DESCRIPTION OF THE TASK: Retype the entire listing below word for word, keeping every line unchanged.

----------

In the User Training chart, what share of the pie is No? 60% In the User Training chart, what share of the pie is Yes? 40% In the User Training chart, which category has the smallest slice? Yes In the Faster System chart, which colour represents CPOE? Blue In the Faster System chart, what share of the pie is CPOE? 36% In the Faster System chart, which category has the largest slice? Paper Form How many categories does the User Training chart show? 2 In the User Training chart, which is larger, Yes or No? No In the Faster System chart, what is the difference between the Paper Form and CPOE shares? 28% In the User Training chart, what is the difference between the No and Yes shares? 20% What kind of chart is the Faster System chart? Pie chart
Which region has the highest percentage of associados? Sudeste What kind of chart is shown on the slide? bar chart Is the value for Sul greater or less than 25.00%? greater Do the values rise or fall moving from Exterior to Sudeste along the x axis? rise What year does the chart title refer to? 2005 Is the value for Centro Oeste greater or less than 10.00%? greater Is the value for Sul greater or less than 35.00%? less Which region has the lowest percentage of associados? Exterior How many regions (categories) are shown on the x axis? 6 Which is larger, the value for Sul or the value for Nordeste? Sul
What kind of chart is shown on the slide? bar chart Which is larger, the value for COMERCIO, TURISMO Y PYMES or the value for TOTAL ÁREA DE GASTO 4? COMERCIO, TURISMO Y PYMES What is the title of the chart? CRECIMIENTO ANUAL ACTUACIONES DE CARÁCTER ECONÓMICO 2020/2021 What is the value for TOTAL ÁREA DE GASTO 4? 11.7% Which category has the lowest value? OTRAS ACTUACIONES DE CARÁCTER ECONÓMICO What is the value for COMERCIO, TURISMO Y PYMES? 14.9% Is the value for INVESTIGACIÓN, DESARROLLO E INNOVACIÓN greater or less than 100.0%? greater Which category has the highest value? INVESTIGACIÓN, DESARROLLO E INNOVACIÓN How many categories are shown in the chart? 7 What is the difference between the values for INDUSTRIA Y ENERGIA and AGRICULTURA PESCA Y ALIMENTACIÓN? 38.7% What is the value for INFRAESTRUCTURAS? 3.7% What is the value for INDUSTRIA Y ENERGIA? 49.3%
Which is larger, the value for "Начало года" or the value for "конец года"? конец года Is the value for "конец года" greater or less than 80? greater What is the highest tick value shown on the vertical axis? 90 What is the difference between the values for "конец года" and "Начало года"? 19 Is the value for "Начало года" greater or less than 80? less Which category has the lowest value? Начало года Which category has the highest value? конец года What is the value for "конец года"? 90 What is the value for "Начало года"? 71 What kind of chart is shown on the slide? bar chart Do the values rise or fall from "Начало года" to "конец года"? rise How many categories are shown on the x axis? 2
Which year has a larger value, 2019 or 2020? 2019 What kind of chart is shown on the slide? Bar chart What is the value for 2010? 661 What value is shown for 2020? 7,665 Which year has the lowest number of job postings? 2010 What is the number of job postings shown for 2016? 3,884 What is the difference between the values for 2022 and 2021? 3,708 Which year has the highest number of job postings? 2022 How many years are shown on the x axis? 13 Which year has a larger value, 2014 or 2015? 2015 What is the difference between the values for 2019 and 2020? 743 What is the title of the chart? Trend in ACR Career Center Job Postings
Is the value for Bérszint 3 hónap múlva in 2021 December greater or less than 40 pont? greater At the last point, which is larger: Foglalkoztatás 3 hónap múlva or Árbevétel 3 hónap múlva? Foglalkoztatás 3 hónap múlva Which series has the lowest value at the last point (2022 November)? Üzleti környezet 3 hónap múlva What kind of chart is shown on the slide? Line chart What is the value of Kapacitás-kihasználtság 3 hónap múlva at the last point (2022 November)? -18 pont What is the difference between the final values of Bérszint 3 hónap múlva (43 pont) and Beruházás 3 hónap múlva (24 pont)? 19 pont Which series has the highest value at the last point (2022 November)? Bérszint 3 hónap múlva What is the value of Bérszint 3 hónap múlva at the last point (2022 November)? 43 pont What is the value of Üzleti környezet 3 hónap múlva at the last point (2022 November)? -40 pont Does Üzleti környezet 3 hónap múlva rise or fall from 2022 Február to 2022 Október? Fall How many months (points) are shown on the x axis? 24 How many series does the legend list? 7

----------

TASK OUTPUT:
In the User Training chart, what share of the pie is No? 60% In the User Training chart, what share of the pie is Yes? 40% In the User Training chart, which category has the smallest slice? Yes In the Faster System chart, which colour represents CPOE? Blue In the Faster System chart, what share of the pie is CPOE? 36% In the Faster System chart, which category has the largest slice? Paper Form How many categories does the User Training chart show? 2 In the User Training chart, which is larger, Yes or No? No In the Faster System chart, what is the difference between the Paper Form and CPOE shares? 28% In the User Training chart, what is the difference between the No and Yes shares? 20% What kind of chart is the Faster System chart? Pie chart
Which region has the highest percentage of associados? Sudeste What kind of chart is shown on the slide? bar chart Is the value for Sul greater or less than 25.00%? greater Do the values rise or fall moving from Exterior to Sudeste along the x axis? rise What year does the chart title refer to? 2005 Is the value for Centro Oeste greater or less than 10.00%? greater Is the value for Sul greater or less than 35.00%? less Which region has the lowest percentage of associados? Exterior How many regions (categories) are shown on the x axis? 6 Which is larger, the value for Sul or the value for Nordeste? Sul
What kind of chart is shown on the slide? bar chart Which is larger, the value for COMERCIO, TURISMO Y PYMES or the value for TOTAL ÁREA DE GASTO 4? COMERCIO, TURISMO Y PYMES What is the title of the chart? CRECIMIENTO ANUAL ACTUACIONES DE CARÁCTER ECONÓMICO 2020/2021 What is the value for TOTAL ÁREA DE GASTO 4? 11.7% Which category has the lowest value? OTRAS ACTUACIONES DE CARÁCTER ECONÓMICO What is the value for COMERCIO, TURISMO Y PYMES? 14.9% Is the value for INVESTIGACIÓN, DESARROLLO E INNOVACIÓN greater or less than 100.0%? greater Which category has the highest value? INVESTIGACIÓN, DESARROLLO E INNOVACIÓN How many categories are shown in the chart? 7 What is the difference between the values for INDUSTRIA Y ENERGIA and AGRICULTURA PESCA Y ALIMENTACIÓN? 38.7% What is the value for INFRAESTRUCTURAS? 3.7% What is the value for INDUSTRIA Y ENERGIA? 49.3%
Which is larger, the value for "Начало года" or the value for "конец года"? конец года Is the value for "конец года" greater or less than 80? greater What is the highest tick value shown on the vertical axis? 90 What is the difference between the values for "конец года" and "Начало года"? 19 Is the value for "Начало года" greater or less than 80? less Which category has the lowest value? Начало года Which category has the highest value? конец года What is the value for "конец года"? 90 What is the value for "Начало года"? 71 What kind of chart is shown on the slide? bar chart Do the values rise or fall from "Начало года" to "конец года"? rise How many categories are shown on the x axis? 2
Which year has a larger value, 2019 or 2020? 2019 What kind of chart is shown on the slide? Bar chart What is the value for 2010? 661 What value is shown for 2020? 7,665 Which year has the lowest number of job postings? 2010 What is the number of job postings shown for 2016? 3,884 What is the difference between the values for 2022 and 2021? 3,708 Which year has the highest number of job postings? 2022 How many years are shown on the x axis? 13 Which year has a larger value, 2014 or 2015? 2015 What is the difference between the values for 2019 and 2020? 743 What is the title of the chart? Trend in ACR Career Center Job Postings
Is the value for Bérszint 3 hónap múlva in 2021 December greater or less than 40 pont? greater At the last point, which is larger: Foglalkoztatás 3 hónap múlva or Árbevétel 3 hónap múlva? Foglalkoztatás 3 hónap múlva Which series has the lowest value at the last point (2022 November)? Üzleti környezet 3 hónap múlva What kind of chart is shown on the slide? Line chart What is the value of Kapacitás-kihasználtság 3 hónap múlva at the last point (2022 November)? -18 pont What is the difference between the final values of Bérszint 3 hónap múlva (43 pont) and Beruházás 3 hónap múlva (24 pont)? 19 pont Which series has the highest value at the last point (2022 November)? Bérszint 3 hónap múlva What is the value of Bérszint 3 hónap múlva at the last point (2022 November)? 43 pont What is the value of Üzleti környezet 3 hónap múlva at the last point (2022 November)? -40 pont Does Üzleti környezet 3 hónap múlva rise or fall from 2022 Február to 2022 Október? Fall How many months (points) are shown on the x axis? 24 How many series does the legend list? 7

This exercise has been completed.